Jonah did what a lot of men have done and disagreed with God’s call. "Why, God must be joshing me! It’ll be a cold day in the Amazon before I do anything but laugh at their destruction!" So Jonah promptly tried to run from God! Notice that he went down to the seaport town of Joppa in an effort to flee to Tarshish—the most remote spot available to him. It is interesting to note how many times the Bible speaks of someone going down somewhere—anywhere—when they are out of the will of God. "Down to Egypt" is mentioned several times, because Egypt is a picture of the world. Samson went down to Timnath, etc. Men run from God for a variety of reasons: fear, fame, fortune, failure, and sometimes just plain foolishness—but never faith! Jonah ran because of his personal hatred for those to whom he was sent. He knew that God would forgive and save them if they heeded His message of repentance and Jonah would just as soon that they all went to hell! "No, no, a thousand times no—let them all go to hell, because they deserve it," was Jonah’s attitude. Later, after God "persuades" him to go (actually against his will), Jonah winds up pouting and asking God to let him die. His personal feelings were trying very hard to get in God’s way. Apparently Jonah did not realize it, but in God’s sight he was no better—no more righteous—than those whom he hated. I am afraid that many Christians today make the same false assumption. The apostle Paul tells us in Romans 3:10 that, "there is none righteous, no, not one." The word "none" includes all of us, saved and lost alike. The only righteousness that a Christian has is imputed righteousness—that which Jesus Christ gave us of His own. Without His righteousness being "put on our heavenly account," none of us would ever make it to heaven. From this we should see that Jonah’s attitude was completely wrong and none of us should ever be guilty of thinking of ourselves more highly than we ought to think (Romans 12:3).

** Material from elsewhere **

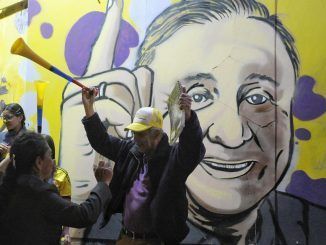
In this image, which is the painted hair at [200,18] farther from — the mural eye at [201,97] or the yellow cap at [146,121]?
the yellow cap at [146,121]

Jonah is determined to run away from God’s commandment, but God is infinitely more determined that he is going to obey. A contest of wills with God is no contest! Jonah could have been stopped at any point on his journey to Joppa, but God allowed him to book passage on the Phoenician ship headed for Tarshish. Exhausted, Jonah enters the hold of the ship and falls asleep. While he is sleeping, God arranges for the ship to experience a huge storm—so severe in fact that the sailors are scared to death and the captain wakes Jonah up and admonishes him to pray to his God! The superstitious crew then "cast lots" (we would say "draw straws") to try to determine who was causing all of the bad luck. Jonah was identified as the culprit and they hastily interrogated him in an effort to determine the reason for their ill fortune. To his credit, Jonah admitted that he was trying to be disobedient to his God—running from Him—and the sailors were aghast at his actions. They then asked him what they could do to reverse the situation and weather the storm. I suspect that Jonah’s answer caught them completely off guard, because he told them that they would have to throw him over the side! Well, even these heathen sailors were not quite that heartless, so they tried their best to row the ship toward land. When their efforts proved to be futile and the storm only got worse, they actually wound up praying to Jonah’s God—asking Him to spare them and to forgive them for what they had to do! When all else fails, throw the prophet overboard—so they did! When the storm miraculously stopped raging around them, they were so impressed that they worshipped Jonah’s God and reverently offered up a sacrifice to Him and made the usual vows that men often make when they experience such emotional events. (And then soon forget all about it). It would be very easy to spiritualize their actions and equate them with salvation, but that is highly unlikely.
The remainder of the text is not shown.